Goal of the exercise: Copy out the lines word for word, beginning with the line that contains "In order of distance from the camera, list" and ending after the line that contains "Answer: tree at".

[Items from a data collection]

start

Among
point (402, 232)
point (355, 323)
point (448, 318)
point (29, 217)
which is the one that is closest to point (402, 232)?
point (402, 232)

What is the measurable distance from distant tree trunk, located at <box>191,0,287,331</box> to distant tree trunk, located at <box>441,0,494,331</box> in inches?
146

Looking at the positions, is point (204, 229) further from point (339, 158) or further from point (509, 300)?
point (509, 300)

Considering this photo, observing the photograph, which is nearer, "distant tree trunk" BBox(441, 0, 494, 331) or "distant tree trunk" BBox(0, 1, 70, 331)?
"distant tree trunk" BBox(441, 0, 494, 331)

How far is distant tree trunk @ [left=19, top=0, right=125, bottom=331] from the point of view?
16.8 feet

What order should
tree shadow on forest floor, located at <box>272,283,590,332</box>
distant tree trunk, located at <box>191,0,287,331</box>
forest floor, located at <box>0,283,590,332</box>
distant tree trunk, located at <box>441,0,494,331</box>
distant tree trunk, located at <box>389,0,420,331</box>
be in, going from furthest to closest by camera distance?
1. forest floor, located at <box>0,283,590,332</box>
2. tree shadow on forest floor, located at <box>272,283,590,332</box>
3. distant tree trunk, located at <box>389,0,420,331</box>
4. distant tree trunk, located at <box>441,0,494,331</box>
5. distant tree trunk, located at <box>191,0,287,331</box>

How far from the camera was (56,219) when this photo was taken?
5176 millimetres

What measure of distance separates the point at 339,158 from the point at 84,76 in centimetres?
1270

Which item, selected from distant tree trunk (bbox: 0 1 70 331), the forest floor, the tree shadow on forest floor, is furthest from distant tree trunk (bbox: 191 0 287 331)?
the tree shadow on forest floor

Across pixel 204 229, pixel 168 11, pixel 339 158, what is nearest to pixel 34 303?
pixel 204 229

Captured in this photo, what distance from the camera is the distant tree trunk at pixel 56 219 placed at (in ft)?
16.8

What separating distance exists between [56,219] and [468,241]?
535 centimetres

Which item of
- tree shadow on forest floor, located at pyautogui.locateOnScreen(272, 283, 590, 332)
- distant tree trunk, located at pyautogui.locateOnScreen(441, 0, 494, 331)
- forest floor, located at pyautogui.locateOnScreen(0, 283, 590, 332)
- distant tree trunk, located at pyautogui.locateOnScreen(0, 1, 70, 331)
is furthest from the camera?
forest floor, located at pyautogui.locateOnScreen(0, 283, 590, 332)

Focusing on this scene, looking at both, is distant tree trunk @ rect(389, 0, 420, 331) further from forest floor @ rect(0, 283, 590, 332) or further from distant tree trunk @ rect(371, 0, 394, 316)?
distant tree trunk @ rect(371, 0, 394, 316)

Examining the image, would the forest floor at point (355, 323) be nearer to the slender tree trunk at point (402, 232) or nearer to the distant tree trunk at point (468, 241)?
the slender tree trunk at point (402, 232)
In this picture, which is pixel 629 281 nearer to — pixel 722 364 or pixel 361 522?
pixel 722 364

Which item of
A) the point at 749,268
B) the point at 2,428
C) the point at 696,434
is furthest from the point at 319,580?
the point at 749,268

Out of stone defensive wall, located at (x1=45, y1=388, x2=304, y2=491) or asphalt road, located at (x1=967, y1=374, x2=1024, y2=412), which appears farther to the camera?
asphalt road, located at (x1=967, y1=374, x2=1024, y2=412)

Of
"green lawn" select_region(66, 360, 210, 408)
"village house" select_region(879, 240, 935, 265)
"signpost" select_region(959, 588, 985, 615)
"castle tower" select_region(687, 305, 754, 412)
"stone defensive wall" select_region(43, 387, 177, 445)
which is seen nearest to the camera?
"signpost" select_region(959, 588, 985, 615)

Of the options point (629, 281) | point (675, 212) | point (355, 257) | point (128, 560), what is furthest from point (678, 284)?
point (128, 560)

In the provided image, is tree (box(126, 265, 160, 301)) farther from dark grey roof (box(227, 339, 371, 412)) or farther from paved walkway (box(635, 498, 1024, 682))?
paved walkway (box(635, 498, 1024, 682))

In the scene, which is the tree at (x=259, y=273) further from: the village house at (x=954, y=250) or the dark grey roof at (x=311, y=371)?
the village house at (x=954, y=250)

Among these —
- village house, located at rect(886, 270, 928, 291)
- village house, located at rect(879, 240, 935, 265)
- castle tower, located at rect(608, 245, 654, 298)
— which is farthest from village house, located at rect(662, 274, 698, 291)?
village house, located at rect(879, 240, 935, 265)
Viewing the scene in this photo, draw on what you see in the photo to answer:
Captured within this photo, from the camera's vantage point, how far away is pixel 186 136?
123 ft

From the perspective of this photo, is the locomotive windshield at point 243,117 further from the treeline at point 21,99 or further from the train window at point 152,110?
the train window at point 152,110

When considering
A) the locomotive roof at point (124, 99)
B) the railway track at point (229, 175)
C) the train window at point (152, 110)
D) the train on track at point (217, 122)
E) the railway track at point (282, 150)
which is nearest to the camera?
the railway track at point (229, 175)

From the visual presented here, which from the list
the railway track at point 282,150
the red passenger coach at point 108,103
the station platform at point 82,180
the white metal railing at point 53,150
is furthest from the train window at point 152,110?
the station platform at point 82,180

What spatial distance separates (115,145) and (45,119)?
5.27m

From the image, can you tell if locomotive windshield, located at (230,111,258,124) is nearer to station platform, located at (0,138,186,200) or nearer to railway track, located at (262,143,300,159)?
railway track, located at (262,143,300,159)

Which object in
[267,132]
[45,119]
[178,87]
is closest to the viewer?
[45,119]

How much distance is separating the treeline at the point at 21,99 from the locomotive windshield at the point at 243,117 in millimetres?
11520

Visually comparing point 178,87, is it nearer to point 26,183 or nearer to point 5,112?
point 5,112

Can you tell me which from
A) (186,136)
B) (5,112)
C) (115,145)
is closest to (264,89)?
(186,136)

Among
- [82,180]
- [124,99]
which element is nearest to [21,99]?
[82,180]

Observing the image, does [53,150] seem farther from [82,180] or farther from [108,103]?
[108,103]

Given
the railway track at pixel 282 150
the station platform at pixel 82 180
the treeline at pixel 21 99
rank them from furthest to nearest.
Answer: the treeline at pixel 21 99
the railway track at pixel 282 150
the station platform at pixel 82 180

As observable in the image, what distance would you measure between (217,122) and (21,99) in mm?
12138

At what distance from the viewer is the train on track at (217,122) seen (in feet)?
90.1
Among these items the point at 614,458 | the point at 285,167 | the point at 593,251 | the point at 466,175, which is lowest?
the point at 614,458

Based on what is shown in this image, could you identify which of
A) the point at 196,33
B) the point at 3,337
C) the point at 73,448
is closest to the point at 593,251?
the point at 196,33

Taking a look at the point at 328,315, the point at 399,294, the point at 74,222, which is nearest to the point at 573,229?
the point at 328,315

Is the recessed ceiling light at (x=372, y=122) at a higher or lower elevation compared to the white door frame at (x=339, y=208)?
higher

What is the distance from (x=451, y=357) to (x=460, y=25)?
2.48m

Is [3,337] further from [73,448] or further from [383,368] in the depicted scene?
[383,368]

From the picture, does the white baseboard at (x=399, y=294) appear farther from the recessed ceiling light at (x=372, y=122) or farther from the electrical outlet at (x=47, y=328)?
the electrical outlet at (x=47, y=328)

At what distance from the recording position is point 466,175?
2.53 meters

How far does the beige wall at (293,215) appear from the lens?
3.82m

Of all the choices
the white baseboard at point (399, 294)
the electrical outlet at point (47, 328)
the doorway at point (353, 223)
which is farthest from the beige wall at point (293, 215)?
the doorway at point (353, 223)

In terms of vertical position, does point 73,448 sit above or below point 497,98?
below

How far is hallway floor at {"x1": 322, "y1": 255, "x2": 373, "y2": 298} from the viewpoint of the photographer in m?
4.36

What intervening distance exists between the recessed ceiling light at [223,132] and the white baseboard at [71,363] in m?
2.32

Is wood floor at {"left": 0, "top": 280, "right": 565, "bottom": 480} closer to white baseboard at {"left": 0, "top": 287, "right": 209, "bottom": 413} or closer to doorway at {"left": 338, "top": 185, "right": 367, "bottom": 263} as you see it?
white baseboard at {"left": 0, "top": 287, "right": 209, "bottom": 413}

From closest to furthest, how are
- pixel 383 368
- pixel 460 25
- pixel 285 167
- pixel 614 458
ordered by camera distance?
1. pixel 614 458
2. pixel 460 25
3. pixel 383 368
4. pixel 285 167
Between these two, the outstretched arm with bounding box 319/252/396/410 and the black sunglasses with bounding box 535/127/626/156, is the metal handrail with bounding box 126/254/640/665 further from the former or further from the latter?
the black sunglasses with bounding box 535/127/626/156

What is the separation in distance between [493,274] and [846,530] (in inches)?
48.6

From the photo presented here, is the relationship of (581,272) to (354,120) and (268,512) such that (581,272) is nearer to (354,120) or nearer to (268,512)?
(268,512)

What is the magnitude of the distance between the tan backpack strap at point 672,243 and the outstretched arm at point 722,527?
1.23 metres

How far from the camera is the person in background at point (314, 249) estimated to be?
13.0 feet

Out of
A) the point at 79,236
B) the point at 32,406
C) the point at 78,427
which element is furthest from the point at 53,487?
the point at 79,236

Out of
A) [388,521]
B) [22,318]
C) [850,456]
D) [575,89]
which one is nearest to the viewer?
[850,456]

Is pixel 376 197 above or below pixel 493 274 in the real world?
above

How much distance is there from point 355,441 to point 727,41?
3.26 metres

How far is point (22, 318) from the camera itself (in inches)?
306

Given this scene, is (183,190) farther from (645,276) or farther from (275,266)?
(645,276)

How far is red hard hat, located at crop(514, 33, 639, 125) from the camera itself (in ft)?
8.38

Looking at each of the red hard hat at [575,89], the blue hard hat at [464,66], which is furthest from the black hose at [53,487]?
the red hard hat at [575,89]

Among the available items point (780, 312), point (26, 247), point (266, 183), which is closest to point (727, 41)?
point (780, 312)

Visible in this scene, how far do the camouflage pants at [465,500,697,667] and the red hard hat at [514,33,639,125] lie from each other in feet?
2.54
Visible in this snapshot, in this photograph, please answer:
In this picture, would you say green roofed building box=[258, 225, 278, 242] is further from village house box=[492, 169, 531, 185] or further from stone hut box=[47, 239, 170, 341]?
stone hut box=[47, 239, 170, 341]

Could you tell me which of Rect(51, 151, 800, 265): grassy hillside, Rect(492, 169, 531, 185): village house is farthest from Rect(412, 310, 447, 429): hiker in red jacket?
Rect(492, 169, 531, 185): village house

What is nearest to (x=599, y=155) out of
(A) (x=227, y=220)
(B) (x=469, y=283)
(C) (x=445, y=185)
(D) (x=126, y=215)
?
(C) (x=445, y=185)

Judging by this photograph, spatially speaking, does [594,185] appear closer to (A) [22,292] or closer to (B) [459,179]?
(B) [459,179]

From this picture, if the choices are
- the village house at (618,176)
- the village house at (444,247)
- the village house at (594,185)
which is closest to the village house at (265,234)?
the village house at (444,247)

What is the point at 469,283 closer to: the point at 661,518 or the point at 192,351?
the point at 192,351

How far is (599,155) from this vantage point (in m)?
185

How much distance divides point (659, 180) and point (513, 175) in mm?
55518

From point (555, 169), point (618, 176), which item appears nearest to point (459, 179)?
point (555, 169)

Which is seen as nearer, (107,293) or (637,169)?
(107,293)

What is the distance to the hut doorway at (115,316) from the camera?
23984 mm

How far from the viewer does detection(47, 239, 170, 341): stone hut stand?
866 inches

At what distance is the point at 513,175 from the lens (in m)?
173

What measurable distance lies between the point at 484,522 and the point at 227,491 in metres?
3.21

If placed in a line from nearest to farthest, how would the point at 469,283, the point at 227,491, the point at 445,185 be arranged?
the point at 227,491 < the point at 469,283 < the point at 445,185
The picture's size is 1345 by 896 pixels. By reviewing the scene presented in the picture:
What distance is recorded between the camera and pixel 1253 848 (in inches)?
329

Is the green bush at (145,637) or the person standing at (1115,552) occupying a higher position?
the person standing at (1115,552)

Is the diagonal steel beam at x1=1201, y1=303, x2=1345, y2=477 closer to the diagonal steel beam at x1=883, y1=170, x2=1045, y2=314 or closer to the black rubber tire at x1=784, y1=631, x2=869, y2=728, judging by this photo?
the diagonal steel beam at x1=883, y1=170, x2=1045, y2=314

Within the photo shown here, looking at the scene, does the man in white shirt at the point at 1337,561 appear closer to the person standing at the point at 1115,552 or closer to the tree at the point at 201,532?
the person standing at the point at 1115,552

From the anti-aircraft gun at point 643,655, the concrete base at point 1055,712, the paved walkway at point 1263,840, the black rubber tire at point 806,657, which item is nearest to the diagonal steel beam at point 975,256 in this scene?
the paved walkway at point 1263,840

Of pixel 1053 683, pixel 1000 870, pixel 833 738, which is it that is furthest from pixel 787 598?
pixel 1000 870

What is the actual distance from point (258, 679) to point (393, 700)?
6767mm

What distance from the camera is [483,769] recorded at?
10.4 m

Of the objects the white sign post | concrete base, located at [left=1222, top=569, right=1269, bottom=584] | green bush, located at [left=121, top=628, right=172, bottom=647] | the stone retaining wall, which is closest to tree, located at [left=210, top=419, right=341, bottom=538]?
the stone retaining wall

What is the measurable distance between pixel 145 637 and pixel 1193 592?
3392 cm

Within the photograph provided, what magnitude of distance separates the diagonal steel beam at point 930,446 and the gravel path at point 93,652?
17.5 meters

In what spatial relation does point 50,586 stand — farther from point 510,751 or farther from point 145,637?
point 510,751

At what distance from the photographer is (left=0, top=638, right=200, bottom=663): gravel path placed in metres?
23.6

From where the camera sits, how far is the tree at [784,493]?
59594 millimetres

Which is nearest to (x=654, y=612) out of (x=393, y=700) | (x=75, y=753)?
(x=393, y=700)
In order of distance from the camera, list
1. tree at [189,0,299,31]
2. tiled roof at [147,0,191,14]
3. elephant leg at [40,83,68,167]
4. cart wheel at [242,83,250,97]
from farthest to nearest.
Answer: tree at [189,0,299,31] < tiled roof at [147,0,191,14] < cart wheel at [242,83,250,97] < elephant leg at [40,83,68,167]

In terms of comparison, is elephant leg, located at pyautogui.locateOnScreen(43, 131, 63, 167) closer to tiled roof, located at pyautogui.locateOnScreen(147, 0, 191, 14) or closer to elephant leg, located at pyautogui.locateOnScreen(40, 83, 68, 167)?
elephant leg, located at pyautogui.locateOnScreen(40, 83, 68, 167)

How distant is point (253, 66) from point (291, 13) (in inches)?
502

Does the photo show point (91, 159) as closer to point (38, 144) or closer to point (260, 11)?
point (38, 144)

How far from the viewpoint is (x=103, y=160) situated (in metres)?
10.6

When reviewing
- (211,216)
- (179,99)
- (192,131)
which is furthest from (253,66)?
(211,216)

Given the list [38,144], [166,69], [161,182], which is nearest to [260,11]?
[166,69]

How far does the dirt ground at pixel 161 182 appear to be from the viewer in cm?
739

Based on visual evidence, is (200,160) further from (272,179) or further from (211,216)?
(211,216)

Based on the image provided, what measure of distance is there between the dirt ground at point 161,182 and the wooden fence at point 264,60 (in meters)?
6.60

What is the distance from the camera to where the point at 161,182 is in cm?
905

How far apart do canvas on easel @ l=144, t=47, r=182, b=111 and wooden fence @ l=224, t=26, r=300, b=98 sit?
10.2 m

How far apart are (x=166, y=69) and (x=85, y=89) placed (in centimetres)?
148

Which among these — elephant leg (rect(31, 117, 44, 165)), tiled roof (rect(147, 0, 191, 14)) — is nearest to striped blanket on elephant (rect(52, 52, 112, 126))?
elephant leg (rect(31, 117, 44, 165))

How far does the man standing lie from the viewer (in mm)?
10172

end

In response:
In order of distance from the camera, list
1. tree at [189,0,299,31]
2. tiled roof at [147,0,191,14]
3. elephant leg at [40,83,68,167]
4. cart wheel at [242,83,250,97]
from farthest to nearest.
Answer: tree at [189,0,299,31] < tiled roof at [147,0,191,14] < cart wheel at [242,83,250,97] < elephant leg at [40,83,68,167]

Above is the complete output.